--- What is required ---
Your output should reproduce each entry exactly, with none of its pictures.

--- Source material ---
--------------------------------

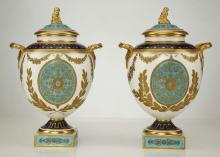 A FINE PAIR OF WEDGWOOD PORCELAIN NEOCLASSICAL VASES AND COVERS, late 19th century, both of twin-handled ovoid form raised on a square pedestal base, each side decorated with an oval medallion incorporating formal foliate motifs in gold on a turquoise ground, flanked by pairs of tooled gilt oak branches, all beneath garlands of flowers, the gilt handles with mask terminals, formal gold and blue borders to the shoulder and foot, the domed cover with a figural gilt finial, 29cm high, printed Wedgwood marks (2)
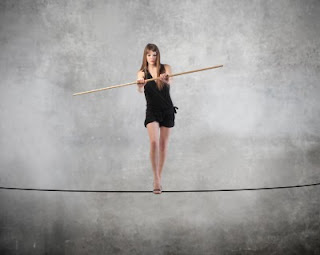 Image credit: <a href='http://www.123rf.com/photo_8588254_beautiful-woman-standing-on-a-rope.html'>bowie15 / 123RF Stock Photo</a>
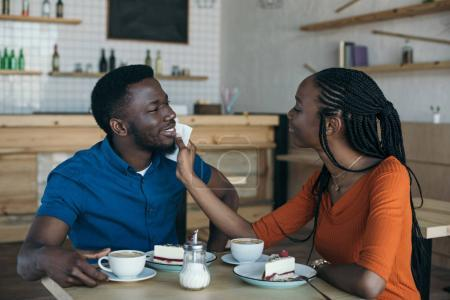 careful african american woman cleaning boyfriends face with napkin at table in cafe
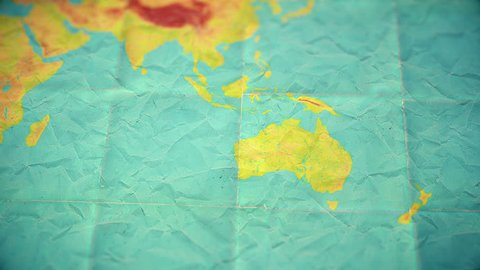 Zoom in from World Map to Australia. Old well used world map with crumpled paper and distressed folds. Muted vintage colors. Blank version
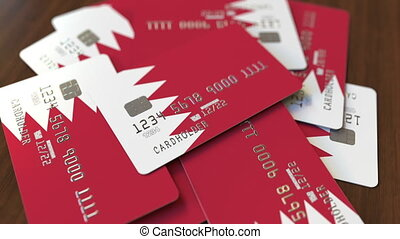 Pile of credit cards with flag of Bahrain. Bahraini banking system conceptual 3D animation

--------------------------------

--- Problem solution ---
 A FINE PAIR OF WEDGWOOD PORCELAIN NEOCLASSICAL VASES AND COVERS, late 19th century, both of twin-handled ovoid form raised on a square pedestal base, each side decorated with an oval medallion incorporating formal foliate motifs in gold on a turquoise ground, flanked by pairs of tooled gilt oak branches, all beneath garlands of flowers, the gilt handles with mask terminals, formal gold and blue borders to the shoulder and foot, the domed cover with a figural gilt finial, 29cm high, printed Wedgwood marks (2)
 Image credit: <a href='http://www.123rf.com/photo_8588254_beautiful-woman-standing-on-a-rope.html'>bowie15 / 123RF Stock Photo</a>
 careful african american woman cleaning boyfriends face with napkin at table in cafe
 Zoom in from World Map to Australia. Old well used world map with crumpled paper and distressed folds. Muted vintage colors. Blank version
 Pile of credit cards with flag of Bahrain. Bahraini banking system conceptual 3D animation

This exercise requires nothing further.